Yeah, since I just found out I have to get a couple tires on my vehicle before I head out. Blown tire puts me back a few hours, maybe even a day!

Where you headed? PM or email if you want.


----------



## flyguy7 (Sep 16, 2007)

I was on the MP the past several days and fish were eating the hopper but they were eating caddis and PMD dries a hell of a lot better. Good numbers of big October caddis are showing up, especially on the lower river from the north fields all the way through charleston.


----------



## RnF (Sep 25, 2007)

At what time? It was on between 10am and 1pm for me. After it heated up, they stopped going for it, but during those times they went nuts. I saw those Caddis too, very big (at least I did the night before)


----------



## Packfish (Oct 30, 2007)

HD- Didn't see a PM sign on your profile- can't get out today- worked bogged down.
I'd be up where you asked me about a week or so ago- it's been very good on sunny days.
There is a section that is much better than the others though. Email me if you have time.


----------



## flyguy7 (Sep 16, 2007)

I was near the dam yesterday and the PMDs started around 11:30 yesterday and fish were still eating them when I left at 4:30. The caddis have been around all day. The best hatches I have seen of the big caddis have been from Midway north (mailboxes) up about 2 miles. A #14 or #16 stimulator has worked wonders, especially in the fast water.


----------



## HighNDry (Dec 26, 2007)

Has this been the best hopper year or what?

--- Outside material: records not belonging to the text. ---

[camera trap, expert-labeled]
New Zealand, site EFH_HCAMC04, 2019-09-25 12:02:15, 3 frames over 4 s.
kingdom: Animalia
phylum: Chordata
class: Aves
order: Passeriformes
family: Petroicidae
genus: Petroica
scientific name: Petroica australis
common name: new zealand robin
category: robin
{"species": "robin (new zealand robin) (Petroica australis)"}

Fantastic hopper year! They are everywhere and the fishing has been great! Sippers, slashers, smashers!

I'm lovin' it!

Going again Saturday.


----------



## RnF (Sep 25, 2007)

HighNDry said:


> Has this been the best hopper year or what?
> 
> Fantastic hopper year! They are everywhere and the fishing has been great! Sippers, slashers, smashers!
> 
> ...


Me too!

You can thank the wet winter/spring, grew lots of tall grass for them to eat. It's been great and probably will be for another month.


----------



## splitshot (Jun 20, 2008)

I hit the Ogden today for an extended "lunch hour". I started about a quarter mile up from the mouth of the canyon and was having very little success until I switched over to a parachute hopper. First or second cast got me a brown that measured 14". A couple of 10" - 12" browns followed. Didn't see anyone else out. Water is fairly low and clear, and the fish can be found in practically every pocket and run. Finally busted the trout slump. I was almost ready to smash my **** rod it had been so long since I caught a trout. Guess thats how it goes sometimes.


----------



## Nueces (Jul 22, 2008)

splitshot said:


> Finally busted the trout slump. I was almost ready to smash my **** rod it had been so long since I caught a trout. Guess thats how it goes sometimes.


Hey Splitshot,

Glad you hooked up some fish. Sounds like the action was great, if you have the right fly on it's hard to keep them off. If you have the wrong fly, sometimes it is hard to catch them.


----------